* _Instructions for the task_
Reproduce the entire Carol J. Burns biography below, word for word.

* _Extract_

=======

- Education: University of California, Berkeley Rice University
- Scientific career
- Workplaces: Lawrence Berkeley National Laboratory Los Alamos National Laboratory
- Thesis: The coordination chemistry of divalent bis(pentamethylcyclopentadienyl)lanthanide complexes with non-classical ligands (1987)

= Carol J. Burns =

American chemist

Carol Jean Burns is an American chemist who is deputy director of Research at Lawrence Berkeley National Laboratory. Her research is in actinide coordination and organometallic chemistry. She spent a term at the White House Office of Science and Technology Policy, and is a Fellow of the American Chemical Society. She was awarded the American Chemical Society Garvan–Olin Medal in 2021.

== Early life and education ==
Burns earned her undergraduate degree at Rice University, where she majored in chemistry. She moved to the University of California, Berkeley for graduate studies, where she was a Hertz Foundation Fellow. Her research considered divalent lanthanide complexes with non-classical ligands. After completing her doctorate, Burns joined Los Alamos National Laboratory as a J. Robert Oppenheimer postdoctoral fellow.

=======

* _Stored data_

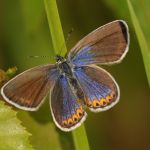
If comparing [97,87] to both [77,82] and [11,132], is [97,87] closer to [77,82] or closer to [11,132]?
[77,82]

=======

* _Answer to this task_
- Education: University of California, Berkeley Rice University
- Scientific career
- Workplaces: Lawrence Berkeley National Laboratory Los Alamos National Laboratory
- Thesis: The coordination chemistry of divalent bis(pentamethylcyclopentadienyl)lanthanide complexes with non-classical ligands (1987)

= Carol J. Burns =

American chemist

Carol Jean Burns is an American chemist who is deputy director of Research at Lawrence Berkeley National Laboratory. Her research is in actinide coordination and organometallic chemistry. She spent a term at the White House Office of Science and Technology Policy, and is a Fellow of the American Chemical Society. She was awarded the American Chemical Society Garvan–Olin Medal in 2021.

== Early life and education ==
Burns earned her undergraduate degree at Rice University, where she majored in chemistry. She moved to the University of California, Berkeley for graduate studies, where she was a Hertz Foundation Fellow. Her research considered divalent lanthanide complexes with non-classical ligands. After completing her doctorate, Burns joined Los Alamos National Laboratory as a J. Robert Oppenheimer postdoctoral fellow.